Release focused on packaging automation, public release channels, and broader compatibility coverage.

Added

  • Development and nightly-style build publishing to TestPyPI from main using trusted publishing via GitHub Actions OIDC.
  • Additional test coverage for backend parity, packaging consistency, and release workflow support.
  • Monkey-patching support for baseline replacement workflows, including py_vollib_vectorized compatibility-oriented patch helpers.

Changed

  • Versioning is now derived from Git tags via VCS-based build metadata, so stable PyPI releases are tag-driven and development snapshots use .devN versions automatically.

0.1.1 — 2026-03-26

First public release after the initial beta version.
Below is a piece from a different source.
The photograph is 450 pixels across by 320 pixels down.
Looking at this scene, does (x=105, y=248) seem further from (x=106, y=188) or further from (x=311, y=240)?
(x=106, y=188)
This release improves runtime correctness, tightens packaging and typing metadata, and aligns backend behaviour across NumPy, PyTorch, and JAX.

Fixed

  • price_dataframe now raises explicit ValueError exceptions instead of relying on bare assert guards.
  • The JAX implied-volatility backend now returns NaN for below-intrinsic and zero-price inputs, matching NumPy and PyTorch behaviour.
  • Backend configuration is now standardized on FAST_VOLLIB_BACKEND;

Added

  • py.typed marker for PEP 561-compatible downstream type-checking.
  • Packaging metadata improvements, including explicit mypy configuration and updated Python version support metadata.

0.1.0 — 2026-03-22

Features

  • Pricingfast_black, fast_black_scholes, fast_black_scholes_merton with full NumPy vectorization and broadcasting.
  • Implied Volatilityfast_implied_volatility and fast_implied_volatility_black using Halley's method with a compiled bisection fallback (~10 M solves / s on CPU).
  • Greeksvectorized_delta, vectorized_gamma, vectorized_theta, vectorized_rho, vectorized_vega, and get_all_greeks.
  • Backend routing — pluggable NumPy, PyTorch, and JAX backends with automatic resolution (FAST_VOLLIB_BACKEND env var, set_backend(), per-call backend= kwarg).
  • DataFrame helperprice_dataframe for end-to-end pricing, IV solving, and Greek computation on a pandas.DataFrame.
  • Compatibility — patch helpers for py_vollib and py_vollib_vectorized namespaces at runtime.

Fixed

  • Corrected Black-76 forward pricing formula (q = r, not q = 0).
  • Added below-intrinsic NaN guard in the PyTorch IV solver.

Performance

  • Pre-computed CDF symmetry (N(-x) = 1 - N(x)) eliminating 5 redundant CDF evaluations per option in the Greeks hot path.
  • Reduced CDF calls in pricing hot path using the same symmetry identity.
  • Compiled bisection fallback yields a 16× throughput improvement on large WRDS-scale datasets compared to the pure Python fallback.